-------- EXTRACTED MATERIAL --------

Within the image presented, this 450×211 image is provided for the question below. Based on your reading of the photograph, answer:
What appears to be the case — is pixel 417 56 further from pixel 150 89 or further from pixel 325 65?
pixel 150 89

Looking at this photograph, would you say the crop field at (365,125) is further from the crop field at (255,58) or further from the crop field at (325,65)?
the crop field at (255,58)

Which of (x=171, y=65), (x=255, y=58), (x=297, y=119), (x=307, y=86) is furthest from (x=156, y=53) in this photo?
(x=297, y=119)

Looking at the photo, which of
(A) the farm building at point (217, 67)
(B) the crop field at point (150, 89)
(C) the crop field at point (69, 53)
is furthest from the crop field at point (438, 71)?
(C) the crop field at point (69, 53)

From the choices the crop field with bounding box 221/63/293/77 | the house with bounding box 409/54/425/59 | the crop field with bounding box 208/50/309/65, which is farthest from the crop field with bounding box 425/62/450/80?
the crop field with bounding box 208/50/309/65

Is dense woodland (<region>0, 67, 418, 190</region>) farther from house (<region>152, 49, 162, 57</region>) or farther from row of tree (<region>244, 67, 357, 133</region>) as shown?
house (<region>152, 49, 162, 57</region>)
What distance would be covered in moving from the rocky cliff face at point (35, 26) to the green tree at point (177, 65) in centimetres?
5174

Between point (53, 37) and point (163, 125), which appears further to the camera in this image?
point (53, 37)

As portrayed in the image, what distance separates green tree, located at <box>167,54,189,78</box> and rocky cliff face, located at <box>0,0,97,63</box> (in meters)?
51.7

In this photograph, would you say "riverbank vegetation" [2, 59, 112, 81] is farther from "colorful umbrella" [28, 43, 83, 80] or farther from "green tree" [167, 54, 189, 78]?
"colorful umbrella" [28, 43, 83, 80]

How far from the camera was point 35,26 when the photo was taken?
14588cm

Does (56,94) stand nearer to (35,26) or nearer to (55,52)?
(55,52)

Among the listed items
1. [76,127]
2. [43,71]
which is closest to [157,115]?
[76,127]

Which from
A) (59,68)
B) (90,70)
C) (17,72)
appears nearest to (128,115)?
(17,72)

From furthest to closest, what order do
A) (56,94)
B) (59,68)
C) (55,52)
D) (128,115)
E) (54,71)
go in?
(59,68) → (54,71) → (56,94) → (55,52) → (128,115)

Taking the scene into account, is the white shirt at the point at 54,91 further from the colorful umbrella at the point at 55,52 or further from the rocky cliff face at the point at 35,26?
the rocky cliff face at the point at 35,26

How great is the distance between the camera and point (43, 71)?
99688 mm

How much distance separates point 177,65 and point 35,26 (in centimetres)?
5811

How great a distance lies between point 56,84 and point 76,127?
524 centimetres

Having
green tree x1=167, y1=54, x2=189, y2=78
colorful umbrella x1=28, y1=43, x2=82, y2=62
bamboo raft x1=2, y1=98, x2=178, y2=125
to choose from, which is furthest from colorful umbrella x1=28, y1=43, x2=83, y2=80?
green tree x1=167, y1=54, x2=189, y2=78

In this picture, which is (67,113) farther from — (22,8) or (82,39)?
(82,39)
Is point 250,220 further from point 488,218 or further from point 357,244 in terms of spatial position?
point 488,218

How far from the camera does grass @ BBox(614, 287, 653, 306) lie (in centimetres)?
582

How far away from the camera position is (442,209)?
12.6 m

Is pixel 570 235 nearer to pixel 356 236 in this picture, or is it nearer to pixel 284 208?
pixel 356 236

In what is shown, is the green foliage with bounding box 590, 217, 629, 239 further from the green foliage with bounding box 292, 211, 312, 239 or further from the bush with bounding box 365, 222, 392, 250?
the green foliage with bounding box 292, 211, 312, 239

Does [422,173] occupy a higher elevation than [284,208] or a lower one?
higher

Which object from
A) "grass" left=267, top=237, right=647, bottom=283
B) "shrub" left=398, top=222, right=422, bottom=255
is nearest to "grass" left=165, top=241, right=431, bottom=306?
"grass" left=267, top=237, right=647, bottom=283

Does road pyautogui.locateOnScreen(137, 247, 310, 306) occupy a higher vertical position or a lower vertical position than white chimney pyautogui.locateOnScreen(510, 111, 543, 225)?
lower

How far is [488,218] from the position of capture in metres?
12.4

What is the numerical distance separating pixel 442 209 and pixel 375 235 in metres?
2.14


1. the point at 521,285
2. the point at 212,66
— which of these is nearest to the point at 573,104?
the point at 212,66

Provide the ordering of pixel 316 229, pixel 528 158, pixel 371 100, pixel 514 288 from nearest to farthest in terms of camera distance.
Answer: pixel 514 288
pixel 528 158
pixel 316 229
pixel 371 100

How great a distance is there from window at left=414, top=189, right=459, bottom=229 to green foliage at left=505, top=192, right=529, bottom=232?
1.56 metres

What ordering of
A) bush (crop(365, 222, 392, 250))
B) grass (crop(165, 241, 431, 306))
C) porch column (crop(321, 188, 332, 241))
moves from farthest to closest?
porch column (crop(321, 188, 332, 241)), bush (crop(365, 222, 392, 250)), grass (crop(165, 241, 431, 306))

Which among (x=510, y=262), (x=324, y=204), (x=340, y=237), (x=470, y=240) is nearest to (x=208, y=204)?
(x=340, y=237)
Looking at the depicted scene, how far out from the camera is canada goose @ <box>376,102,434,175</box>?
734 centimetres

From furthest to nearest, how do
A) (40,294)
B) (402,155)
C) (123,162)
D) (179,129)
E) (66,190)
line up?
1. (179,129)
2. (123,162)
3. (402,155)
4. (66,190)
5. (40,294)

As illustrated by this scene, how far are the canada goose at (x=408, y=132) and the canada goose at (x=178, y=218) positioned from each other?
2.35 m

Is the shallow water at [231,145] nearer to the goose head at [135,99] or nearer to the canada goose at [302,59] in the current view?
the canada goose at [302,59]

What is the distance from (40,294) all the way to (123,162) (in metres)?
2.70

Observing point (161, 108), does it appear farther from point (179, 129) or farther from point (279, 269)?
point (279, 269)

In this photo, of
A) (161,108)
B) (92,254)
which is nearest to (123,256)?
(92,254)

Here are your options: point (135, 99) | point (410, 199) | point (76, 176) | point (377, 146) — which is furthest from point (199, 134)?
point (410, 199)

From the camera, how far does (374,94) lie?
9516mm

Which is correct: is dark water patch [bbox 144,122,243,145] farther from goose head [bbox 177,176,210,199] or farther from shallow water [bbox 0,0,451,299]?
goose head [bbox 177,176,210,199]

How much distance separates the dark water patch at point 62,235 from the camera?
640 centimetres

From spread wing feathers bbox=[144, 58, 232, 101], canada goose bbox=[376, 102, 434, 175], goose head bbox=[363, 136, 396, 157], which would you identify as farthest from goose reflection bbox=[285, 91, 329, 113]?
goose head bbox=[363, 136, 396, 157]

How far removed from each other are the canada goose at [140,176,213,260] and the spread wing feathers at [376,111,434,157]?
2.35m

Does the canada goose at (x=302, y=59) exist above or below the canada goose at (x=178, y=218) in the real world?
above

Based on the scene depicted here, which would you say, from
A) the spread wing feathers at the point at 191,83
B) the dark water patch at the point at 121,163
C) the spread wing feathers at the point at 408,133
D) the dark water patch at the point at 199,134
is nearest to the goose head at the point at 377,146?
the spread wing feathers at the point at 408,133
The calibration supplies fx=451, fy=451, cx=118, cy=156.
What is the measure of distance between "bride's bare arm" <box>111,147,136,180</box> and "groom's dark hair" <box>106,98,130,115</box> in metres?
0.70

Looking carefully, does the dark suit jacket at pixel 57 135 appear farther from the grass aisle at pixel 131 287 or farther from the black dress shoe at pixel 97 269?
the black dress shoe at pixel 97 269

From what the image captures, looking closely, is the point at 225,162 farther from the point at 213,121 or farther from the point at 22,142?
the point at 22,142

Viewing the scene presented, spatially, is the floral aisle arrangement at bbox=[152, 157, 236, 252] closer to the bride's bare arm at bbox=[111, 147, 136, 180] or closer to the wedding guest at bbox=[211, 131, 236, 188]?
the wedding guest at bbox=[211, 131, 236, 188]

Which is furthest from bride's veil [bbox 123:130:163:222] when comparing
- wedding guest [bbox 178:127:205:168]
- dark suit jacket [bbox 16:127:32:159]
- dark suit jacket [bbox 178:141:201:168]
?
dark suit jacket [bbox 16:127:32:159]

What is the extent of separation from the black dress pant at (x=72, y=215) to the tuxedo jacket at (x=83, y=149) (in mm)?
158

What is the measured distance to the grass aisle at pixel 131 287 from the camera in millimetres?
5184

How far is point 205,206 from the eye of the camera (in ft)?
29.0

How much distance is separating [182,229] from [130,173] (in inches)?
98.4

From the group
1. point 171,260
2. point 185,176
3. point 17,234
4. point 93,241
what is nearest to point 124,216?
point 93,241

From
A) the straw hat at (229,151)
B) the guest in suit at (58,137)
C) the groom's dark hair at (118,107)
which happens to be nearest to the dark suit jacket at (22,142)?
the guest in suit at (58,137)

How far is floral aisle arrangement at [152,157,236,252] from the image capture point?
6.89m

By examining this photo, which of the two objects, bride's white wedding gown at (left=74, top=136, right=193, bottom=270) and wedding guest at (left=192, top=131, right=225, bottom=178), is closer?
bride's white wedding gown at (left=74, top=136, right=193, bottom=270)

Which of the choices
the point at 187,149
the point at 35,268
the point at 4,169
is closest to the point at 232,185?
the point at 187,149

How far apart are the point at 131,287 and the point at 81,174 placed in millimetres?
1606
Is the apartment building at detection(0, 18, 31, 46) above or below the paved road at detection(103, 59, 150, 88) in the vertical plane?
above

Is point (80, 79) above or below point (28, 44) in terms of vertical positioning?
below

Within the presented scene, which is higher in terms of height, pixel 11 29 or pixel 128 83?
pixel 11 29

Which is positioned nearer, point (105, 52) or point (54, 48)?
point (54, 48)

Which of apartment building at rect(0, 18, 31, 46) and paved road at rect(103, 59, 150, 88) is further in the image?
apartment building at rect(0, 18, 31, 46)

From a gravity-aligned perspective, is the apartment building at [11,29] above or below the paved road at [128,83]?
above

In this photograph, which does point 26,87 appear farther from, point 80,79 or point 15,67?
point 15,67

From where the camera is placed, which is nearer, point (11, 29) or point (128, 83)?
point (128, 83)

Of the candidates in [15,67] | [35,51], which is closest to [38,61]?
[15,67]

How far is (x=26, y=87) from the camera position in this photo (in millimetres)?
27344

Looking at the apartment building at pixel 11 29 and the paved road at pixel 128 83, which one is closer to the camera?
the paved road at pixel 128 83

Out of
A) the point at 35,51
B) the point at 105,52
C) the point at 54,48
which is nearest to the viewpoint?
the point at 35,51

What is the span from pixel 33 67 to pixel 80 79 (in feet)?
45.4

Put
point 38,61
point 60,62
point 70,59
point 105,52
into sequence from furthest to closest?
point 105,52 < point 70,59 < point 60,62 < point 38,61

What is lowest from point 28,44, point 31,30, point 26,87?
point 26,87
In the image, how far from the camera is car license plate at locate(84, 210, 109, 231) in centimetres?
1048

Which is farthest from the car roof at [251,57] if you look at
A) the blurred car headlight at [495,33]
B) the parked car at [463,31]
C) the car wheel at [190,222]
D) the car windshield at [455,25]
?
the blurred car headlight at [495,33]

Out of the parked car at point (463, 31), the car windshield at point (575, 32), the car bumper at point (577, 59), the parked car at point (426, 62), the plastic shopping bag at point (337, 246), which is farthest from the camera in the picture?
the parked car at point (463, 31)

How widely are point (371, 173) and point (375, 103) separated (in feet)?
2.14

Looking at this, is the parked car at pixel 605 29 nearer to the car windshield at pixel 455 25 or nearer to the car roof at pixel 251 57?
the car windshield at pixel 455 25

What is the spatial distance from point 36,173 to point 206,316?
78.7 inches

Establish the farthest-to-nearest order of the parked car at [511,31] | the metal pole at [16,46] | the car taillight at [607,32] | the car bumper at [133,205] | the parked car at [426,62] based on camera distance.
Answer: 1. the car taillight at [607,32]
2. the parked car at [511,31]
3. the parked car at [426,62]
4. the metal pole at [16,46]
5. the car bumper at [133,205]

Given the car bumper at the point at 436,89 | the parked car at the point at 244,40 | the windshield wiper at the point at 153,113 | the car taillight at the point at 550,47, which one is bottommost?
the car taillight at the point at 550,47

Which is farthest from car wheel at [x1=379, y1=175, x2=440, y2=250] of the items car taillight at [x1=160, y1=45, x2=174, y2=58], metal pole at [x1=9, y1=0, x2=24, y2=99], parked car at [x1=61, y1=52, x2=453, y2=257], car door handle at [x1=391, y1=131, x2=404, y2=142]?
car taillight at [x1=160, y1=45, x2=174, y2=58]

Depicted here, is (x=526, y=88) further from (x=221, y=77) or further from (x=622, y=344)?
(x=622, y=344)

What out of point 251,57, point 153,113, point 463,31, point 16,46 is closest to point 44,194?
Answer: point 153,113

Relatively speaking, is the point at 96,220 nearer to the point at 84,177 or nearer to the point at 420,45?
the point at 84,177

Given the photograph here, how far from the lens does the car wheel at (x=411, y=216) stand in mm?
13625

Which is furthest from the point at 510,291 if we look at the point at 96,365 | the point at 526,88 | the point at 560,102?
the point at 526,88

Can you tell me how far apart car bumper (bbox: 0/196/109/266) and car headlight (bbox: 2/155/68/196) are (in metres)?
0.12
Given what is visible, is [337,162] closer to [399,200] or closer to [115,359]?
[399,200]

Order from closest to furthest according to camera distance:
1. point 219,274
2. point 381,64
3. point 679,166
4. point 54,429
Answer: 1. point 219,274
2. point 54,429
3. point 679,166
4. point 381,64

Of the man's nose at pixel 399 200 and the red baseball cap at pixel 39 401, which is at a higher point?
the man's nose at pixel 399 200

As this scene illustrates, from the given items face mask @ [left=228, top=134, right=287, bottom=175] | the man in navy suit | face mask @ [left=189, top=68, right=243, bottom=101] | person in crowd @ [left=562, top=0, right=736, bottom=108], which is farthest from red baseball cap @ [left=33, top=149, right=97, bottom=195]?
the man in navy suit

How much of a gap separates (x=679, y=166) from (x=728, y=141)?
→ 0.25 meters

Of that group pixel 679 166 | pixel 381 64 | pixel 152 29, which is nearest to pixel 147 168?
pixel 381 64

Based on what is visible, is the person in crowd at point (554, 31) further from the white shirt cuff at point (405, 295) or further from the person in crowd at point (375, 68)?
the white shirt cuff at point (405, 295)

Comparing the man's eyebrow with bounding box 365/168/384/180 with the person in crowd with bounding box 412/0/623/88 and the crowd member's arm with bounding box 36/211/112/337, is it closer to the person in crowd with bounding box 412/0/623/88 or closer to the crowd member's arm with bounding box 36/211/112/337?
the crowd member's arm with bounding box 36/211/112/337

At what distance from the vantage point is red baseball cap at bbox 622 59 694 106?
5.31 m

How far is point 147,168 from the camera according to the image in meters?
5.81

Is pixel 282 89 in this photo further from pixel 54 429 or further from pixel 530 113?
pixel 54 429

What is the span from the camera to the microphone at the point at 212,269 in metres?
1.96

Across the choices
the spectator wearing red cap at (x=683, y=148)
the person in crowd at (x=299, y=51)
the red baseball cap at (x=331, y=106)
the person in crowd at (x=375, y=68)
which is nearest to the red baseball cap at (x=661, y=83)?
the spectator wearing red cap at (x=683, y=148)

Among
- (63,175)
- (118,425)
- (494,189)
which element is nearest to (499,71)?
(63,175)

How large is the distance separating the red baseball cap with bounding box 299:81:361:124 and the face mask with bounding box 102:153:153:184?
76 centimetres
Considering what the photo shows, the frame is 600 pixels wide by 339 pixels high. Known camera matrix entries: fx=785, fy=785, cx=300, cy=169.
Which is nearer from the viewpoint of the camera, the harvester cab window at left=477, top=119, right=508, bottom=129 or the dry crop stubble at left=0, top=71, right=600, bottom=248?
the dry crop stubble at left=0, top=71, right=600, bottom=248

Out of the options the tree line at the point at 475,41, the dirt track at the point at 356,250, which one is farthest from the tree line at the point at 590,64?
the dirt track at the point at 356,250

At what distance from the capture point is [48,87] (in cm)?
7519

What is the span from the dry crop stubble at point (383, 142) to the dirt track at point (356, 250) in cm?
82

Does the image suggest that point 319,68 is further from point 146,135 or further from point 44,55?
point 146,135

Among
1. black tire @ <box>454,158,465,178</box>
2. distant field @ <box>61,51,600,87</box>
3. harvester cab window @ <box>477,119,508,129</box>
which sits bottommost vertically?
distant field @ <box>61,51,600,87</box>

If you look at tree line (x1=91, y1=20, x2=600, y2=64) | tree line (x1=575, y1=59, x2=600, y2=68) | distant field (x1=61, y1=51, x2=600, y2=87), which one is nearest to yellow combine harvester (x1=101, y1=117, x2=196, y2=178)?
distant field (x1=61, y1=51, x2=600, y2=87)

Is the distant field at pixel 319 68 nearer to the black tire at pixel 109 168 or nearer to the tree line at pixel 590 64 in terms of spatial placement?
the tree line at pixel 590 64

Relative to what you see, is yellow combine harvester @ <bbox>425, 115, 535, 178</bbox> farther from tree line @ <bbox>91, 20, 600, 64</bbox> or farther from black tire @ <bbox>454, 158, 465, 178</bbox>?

--------

__WHAT YOU NEED TO DO__:
Quote the items word for word, starting at the line that contains "What is the span from the dry" and continuing through the end of the items.

__TASK RESPONSE__:
What is the span from the dry crop stubble at point (383, 142) to the dirt track at point (356, 250) in cm?
82

Does the image suggest that point 319,68 is further from point 146,135 or further from point 44,55?
point 146,135

Among
1. black tire @ <box>454,158,465,178</box>
2. distant field @ <box>61,51,600,87</box>
3. harvester cab window @ <box>477,119,508,129</box>
which sits bottommost vertically?
distant field @ <box>61,51,600,87</box>

If you look at tree line (x1=91, y1=20, x2=600, y2=64) | tree line (x1=575, y1=59, x2=600, y2=68) | distant field (x1=61, y1=51, x2=600, y2=87), which one is nearest to yellow combine harvester (x1=101, y1=117, x2=196, y2=178)?
distant field (x1=61, y1=51, x2=600, y2=87)

Is the distant field at pixel 319 68 nearer to the black tire at pixel 109 168 or nearer to the tree line at pixel 590 64 in terms of spatial placement?
the tree line at pixel 590 64

Relative to what you see, is yellow combine harvester @ <bbox>425, 115, 535, 178</bbox> farther from tree line @ <bbox>91, 20, 600, 64</bbox> or farther from black tire @ <bbox>454, 158, 465, 178</bbox>?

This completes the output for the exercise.